§ **Supplied passage**:
New Delhi, Aug 30 Metals, particularly nickel and vanadium, and sulphate particles -- components of fine particulate air pollution (PM2.5) -- can worsen asthma and lead to hospitalisation, according to a new study.
The study, published in the American Journal of Respiratory and Critical Care Medicine, showed that for each decile increase in the pollutant mixture, asthma hospitalisations increased 10.6 per cent among children and 8 per cent among adults ages 19 to 64.
Nickel, vanadium, sulfate, nitrate, bromine, and ammonium contributed the most weight to this association.
"If we want to reduce asthma hospitalisations, these are the sources that need to be better controlled -- which we know how to do," said corresponding author Joel Schwartz, professor of environmental epidemiology at Harvard T.H. Chan School of Public Health.
"Nickel and vanadium, for example, are produced from burning fuel oil, such as heating oil and heavier oils used by larger buildings. Sulfates come from coal burning. We can put scrubbers on coal combustion plants or replace coal with less polluting fuels, and we can remove metal contaminants from fuel oil," he added.
Most prior studies have examined the relationship between asthma and individual pollutants or fine particulate air pollution (PM2.5) as a whole.

(Dataset entries)
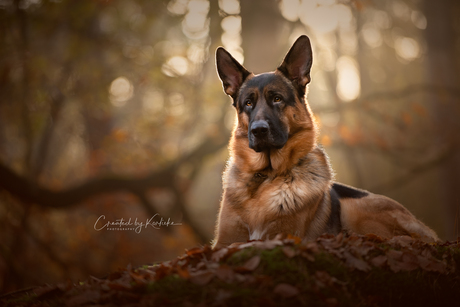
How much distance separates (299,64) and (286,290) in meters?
3.18

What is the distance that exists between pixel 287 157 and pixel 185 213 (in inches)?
245

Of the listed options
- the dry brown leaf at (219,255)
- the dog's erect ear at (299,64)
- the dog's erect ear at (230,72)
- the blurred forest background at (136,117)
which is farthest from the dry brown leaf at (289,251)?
the blurred forest background at (136,117)

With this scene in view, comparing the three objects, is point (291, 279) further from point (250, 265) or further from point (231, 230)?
point (231, 230)

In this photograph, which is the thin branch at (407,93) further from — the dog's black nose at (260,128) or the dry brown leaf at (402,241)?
the dry brown leaf at (402,241)

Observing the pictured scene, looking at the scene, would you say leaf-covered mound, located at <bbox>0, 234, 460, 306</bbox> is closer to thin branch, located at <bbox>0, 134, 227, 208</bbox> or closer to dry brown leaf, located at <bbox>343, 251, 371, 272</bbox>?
dry brown leaf, located at <bbox>343, 251, 371, 272</bbox>

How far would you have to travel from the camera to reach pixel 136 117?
12.4m

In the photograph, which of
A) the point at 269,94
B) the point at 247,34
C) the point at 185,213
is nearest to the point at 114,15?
the point at 247,34

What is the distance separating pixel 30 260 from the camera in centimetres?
1220

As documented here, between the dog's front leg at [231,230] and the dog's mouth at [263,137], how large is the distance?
0.85 metres

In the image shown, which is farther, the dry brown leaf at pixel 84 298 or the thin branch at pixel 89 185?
the thin branch at pixel 89 185

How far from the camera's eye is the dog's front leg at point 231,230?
3.96 m

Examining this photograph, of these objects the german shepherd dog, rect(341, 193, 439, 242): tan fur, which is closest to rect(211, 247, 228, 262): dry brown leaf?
the german shepherd dog

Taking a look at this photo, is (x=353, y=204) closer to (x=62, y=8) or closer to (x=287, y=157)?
(x=287, y=157)

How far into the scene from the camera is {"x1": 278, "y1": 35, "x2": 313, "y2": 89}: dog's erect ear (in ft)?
14.5
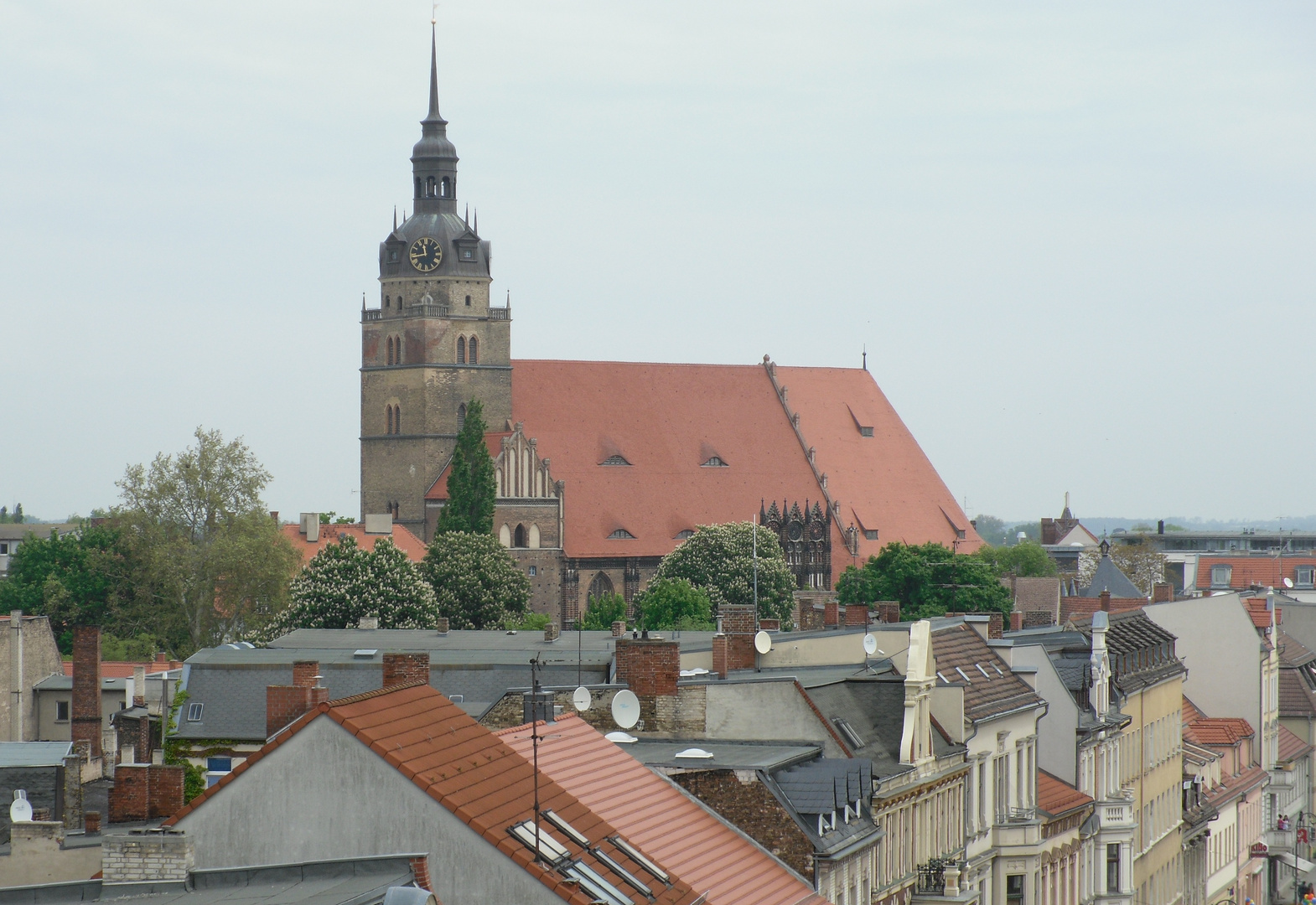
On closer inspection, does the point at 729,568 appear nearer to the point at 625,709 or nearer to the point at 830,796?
the point at 625,709

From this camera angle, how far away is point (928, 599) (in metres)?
90.6

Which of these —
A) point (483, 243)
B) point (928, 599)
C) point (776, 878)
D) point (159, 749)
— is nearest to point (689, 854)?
point (776, 878)

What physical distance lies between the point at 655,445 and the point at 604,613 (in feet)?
72.2

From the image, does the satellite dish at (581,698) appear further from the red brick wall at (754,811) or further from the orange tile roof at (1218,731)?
the orange tile roof at (1218,731)

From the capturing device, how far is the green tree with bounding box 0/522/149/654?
8894cm

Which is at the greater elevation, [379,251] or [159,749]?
[379,251]

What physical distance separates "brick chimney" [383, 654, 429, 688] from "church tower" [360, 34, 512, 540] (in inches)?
2972

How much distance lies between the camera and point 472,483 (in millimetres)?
94562

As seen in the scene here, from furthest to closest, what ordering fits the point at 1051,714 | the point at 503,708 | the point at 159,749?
the point at 159,749 < the point at 1051,714 < the point at 503,708

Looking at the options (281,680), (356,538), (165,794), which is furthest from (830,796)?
(356,538)

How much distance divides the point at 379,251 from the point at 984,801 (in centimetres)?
7696

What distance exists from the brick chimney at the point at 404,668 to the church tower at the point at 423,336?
7549 centimetres

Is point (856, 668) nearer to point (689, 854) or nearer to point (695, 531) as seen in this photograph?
point (689, 854)

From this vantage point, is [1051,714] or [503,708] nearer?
[503,708]
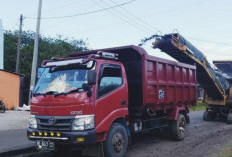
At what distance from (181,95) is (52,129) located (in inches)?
205

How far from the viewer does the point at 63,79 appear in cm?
661

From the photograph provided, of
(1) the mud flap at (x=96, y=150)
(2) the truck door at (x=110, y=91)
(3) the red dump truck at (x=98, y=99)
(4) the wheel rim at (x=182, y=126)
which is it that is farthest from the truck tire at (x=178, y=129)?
(1) the mud flap at (x=96, y=150)

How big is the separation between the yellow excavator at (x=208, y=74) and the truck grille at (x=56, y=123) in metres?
6.44

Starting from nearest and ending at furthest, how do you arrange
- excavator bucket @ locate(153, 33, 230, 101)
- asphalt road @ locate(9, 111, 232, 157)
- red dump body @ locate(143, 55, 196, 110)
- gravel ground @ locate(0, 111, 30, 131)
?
asphalt road @ locate(9, 111, 232, 157) → red dump body @ locate(143, 55, 196, 110) → excavator bucket @ locate(153, 33, 230, 101) → gravel ground @ locate(0, 111, 30, 131)

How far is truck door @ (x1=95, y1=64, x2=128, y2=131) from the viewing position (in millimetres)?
6359

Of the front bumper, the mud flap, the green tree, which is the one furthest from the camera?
the green tree

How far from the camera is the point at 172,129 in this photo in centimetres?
955

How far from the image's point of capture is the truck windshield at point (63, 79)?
20.9ft

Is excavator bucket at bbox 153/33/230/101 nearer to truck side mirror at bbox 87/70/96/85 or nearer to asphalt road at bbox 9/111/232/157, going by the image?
asphalt road at bbox 9/111/232/157

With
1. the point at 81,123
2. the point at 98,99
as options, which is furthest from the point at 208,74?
the point at 81,123

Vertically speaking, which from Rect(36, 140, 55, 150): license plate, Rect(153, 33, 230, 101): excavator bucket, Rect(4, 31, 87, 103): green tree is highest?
Rect(4, 31, 87, 103): green tree

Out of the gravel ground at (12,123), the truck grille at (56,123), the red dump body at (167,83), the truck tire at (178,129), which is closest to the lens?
the truck grille at (56,123)

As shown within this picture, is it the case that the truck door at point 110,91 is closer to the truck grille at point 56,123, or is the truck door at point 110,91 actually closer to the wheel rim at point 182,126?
the truck grille at point 56,123

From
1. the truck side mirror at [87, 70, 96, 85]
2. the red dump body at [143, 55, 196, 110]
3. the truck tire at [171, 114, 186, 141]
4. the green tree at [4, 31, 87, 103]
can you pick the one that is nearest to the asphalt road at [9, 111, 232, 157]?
the truck tire at [171, 114, 186, 141]
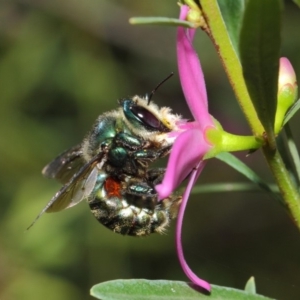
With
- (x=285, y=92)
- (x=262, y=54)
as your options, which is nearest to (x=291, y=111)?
(x=285, y=92)

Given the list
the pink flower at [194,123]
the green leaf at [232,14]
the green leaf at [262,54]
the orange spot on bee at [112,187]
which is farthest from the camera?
the orange spot on bee at [112,187]

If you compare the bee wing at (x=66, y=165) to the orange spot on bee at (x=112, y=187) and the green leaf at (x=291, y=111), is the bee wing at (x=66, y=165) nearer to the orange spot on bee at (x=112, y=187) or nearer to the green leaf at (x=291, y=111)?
the orange spot on bee at (x=112, y=187)

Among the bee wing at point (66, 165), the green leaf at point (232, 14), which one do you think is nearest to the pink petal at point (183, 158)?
the green leaf at point (232, 14)

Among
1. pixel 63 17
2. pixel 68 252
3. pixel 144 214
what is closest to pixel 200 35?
pixel 63 17

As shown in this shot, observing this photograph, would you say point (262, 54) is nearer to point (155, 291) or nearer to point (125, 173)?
point (155, 291)

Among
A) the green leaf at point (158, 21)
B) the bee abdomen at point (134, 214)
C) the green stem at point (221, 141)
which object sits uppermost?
the green leaf at point (158, 21)

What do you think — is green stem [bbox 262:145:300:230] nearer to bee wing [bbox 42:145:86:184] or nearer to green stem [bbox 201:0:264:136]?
green stem [bbox 201:0:264:136]

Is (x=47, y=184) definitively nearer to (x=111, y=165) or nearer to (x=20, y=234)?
(x=20, y=234)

§ **Exercises to complete**:
(1) Answer the following from the report on metals in air pollution and asthma:
(a) In which journal was the study published?
(b) By what percentage did asthma hospitalisations among children increase for each decile increase in the pollutant mixture?
(c) According to Joel Schwartz, what is the source of sulfates?
(2) Translate this sentence from the report on metals in air pollution and asthma into French: "Nickel, vanadium, sulfate, nitrate, bromine, and ammonium contributed the most weight to this association."
(3) Carry on the report on metals in air pollution and asthma, starting after its final sentence.

§ **Answers by item number**:
(1)
(a) The American Journal of Respiratory and Critical Care Medicine
(b) 10.6 per cent
(c) Coal burning

(2) Le nickel, le vanadium, le sulfate, le nitrate, le brome et l'ammonium ont apporté le plus de poids à cette association.

(3)
The new study used previous studies and machine learning algorithms to identify bromine, calcium, copper, elemental carbon, iron, potassium, ammonium, nickel, nitrate, organic carbon, lead, silicon, sulfate, vanadium, and zinc as the compounds composing PM2.5's mixture of metals and organic compounds.
Controlling for variables such as outdoor temperature and socioeconomic status among those hospitalised, the researchers used a weighted quantile sum regression, a statistical method that assessed how each compound in the PM2.5 mixture contributed to the 469,005 asthma hospitalisations included in the study.
The team noted that further study is needed to assess how specific particles in the PM2.5 mixture impact asthma hospitalisations after short-term exposure.